Aunque todo parece indicar que se darán los resultados por válidos porque las elecciones fueron convocadas por el Gobierno central y los catalanes confirman que “nadie nos intentó pegar cuando fuimos a los colegios electorales”, la mayoría absoluta de los independentistas contradice los deseos y expectativas de Mariano Rajoy, por lo que no está claro qué va a ocurrir. Además, acaba de saberse que el Supremo ha decidido imputar por rebelión a Marta Rovira, Artur Mas, Anna Gabriel y Marta Pascal, lo que es señal de que “no están contentos” y de que “lo de ayer no les parece bien”.

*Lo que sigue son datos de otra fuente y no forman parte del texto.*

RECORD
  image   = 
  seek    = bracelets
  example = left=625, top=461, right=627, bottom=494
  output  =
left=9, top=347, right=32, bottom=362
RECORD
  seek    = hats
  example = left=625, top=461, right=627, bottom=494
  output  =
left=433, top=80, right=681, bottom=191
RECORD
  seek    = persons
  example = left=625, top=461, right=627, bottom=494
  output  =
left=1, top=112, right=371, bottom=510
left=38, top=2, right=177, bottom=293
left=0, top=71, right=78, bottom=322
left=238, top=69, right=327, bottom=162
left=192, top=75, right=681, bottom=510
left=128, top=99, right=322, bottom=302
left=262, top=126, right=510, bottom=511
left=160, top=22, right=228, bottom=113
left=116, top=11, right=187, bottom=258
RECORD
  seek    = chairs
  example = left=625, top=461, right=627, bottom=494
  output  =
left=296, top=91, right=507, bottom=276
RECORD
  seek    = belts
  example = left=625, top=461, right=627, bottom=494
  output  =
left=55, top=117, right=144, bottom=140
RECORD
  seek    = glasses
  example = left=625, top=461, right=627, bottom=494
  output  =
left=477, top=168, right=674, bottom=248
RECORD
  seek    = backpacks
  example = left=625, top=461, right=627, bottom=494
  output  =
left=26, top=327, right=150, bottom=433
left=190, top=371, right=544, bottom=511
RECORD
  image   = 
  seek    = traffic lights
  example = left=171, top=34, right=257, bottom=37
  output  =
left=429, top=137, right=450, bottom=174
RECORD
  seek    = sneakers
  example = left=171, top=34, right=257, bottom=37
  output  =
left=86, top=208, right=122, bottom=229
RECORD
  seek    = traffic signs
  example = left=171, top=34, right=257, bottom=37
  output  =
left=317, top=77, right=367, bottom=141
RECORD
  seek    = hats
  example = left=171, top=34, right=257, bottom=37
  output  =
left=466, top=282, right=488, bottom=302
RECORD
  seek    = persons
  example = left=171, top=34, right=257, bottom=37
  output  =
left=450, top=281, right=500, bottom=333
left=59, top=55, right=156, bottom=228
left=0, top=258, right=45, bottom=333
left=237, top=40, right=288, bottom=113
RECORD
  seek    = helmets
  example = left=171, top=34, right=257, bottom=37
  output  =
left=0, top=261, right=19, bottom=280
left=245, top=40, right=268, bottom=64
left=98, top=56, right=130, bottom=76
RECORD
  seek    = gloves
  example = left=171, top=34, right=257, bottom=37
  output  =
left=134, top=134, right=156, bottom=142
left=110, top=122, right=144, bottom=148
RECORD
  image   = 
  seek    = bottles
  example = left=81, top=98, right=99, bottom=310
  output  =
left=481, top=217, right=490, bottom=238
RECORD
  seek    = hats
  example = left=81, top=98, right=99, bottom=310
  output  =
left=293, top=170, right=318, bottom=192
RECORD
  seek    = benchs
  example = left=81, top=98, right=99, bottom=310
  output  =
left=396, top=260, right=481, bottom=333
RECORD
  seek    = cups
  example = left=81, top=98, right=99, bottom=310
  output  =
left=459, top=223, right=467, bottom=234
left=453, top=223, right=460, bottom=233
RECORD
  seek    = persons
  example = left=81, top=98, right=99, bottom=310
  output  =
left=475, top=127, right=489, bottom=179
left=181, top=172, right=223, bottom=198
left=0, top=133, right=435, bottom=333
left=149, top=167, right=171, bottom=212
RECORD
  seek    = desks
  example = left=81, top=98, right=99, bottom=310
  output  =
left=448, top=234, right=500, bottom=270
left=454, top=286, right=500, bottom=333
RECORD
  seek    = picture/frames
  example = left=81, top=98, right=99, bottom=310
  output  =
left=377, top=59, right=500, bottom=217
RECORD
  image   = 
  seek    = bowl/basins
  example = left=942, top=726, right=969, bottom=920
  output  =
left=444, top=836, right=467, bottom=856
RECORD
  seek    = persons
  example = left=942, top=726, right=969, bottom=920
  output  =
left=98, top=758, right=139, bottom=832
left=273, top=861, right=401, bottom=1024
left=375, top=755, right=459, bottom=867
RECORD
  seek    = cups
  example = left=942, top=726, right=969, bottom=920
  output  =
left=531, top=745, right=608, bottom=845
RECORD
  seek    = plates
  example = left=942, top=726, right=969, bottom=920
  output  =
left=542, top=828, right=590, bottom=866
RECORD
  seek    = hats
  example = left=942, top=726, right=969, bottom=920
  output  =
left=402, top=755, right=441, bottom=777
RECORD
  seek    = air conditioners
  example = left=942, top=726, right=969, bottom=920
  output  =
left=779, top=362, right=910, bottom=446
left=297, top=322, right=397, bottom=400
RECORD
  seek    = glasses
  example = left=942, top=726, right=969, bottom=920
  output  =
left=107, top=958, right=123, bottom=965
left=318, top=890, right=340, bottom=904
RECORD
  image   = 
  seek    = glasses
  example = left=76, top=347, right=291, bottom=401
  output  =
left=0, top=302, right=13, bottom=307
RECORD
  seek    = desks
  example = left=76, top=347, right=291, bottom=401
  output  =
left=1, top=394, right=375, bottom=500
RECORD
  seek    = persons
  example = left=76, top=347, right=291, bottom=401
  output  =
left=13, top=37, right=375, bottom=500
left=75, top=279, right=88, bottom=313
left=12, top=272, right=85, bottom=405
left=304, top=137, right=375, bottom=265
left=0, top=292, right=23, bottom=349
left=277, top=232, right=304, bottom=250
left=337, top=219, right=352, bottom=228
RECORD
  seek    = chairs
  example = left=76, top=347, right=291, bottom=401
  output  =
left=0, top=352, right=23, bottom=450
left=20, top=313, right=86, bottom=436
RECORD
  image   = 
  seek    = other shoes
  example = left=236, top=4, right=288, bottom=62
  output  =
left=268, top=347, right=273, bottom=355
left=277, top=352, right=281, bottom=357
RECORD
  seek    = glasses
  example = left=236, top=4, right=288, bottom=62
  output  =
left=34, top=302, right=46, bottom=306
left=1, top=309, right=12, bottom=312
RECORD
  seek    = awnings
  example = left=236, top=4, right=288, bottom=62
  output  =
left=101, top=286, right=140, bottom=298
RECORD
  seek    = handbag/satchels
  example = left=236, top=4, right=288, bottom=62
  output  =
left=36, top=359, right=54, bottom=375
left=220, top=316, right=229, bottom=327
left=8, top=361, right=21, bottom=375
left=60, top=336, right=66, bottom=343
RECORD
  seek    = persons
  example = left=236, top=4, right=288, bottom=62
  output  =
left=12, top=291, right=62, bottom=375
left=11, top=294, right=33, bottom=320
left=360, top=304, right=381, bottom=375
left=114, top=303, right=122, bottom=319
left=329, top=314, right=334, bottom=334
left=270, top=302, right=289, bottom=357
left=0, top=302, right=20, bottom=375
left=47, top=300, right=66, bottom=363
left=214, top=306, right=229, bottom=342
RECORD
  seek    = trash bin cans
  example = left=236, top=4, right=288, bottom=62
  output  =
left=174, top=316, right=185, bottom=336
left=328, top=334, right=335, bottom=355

“Vamos a esperar, Albiol culpó a Ciudadanos de su derrota, no a los catalanes en conjunto, así que no parece especialmente enfadado con nosotros”, apunta uno de los votantes que aún conserva el amargo recuerdo del pasado uno de octubre, cuando intentó “hacerlo lo mejor posible” pese a que luego “no sirvió para nada, al contrario”. “Al final lo que quieres es que estén satisfechos para que no les dé por convocar otras elecciones, porque esto no sé si podríamos soportarlo, especialmente los que tenemos ya una edad y nos cuesta desplazarnos y hacer largas colas”, añade sin dejar de animar a la gente a cruzar los dedos.

Fuentes de Moncloa confirman que Rajoy “no está contento”, pero no se han atrevido a adelantarse a una posible ilegalización. “Él no quiere líos, hará lo que genere menos líos”, sugería un miembro de su equipo de gobierno.